* [Problem requirements]:
Return the rows below verbatim, starting at the line containing "Which of the" and ending with the last row, both ends included.

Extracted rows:
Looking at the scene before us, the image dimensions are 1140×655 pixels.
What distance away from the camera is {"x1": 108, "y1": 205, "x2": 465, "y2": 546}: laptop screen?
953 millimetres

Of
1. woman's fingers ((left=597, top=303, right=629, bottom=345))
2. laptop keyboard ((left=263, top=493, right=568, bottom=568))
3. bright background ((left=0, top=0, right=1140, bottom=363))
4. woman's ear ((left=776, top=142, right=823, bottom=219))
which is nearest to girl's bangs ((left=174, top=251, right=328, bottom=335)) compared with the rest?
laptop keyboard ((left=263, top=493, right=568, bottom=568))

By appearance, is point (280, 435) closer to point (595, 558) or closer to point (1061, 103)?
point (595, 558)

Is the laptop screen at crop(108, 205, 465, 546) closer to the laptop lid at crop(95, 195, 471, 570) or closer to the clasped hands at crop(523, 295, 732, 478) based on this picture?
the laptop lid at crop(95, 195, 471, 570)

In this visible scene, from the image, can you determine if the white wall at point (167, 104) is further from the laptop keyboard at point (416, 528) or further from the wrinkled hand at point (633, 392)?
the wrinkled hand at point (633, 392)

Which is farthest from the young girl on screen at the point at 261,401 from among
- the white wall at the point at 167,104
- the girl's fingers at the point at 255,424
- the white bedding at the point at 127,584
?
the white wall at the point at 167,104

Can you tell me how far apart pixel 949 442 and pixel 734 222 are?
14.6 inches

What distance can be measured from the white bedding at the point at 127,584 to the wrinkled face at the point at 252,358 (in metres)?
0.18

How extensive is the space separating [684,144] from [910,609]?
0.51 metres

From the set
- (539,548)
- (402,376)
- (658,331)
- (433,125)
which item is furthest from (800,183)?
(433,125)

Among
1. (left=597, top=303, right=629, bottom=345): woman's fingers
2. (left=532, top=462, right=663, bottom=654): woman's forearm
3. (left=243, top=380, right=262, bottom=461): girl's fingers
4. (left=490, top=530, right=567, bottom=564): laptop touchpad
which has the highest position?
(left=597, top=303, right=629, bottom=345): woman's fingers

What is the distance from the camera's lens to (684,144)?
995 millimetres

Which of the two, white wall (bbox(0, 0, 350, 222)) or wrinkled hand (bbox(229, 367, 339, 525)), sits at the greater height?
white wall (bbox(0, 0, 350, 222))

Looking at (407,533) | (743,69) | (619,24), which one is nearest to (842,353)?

* [Full output]:
Which of the two, white wall (bbox(0, 0, 350, 222)) or wrinkled hand (bbox(229, 367, 339, 525)), sits at the greater height?
white wall (bbox(0, 0, 350, 222))

Looking at (407,533) | (743,69) | (619,24), which one is nearest to (842,353)?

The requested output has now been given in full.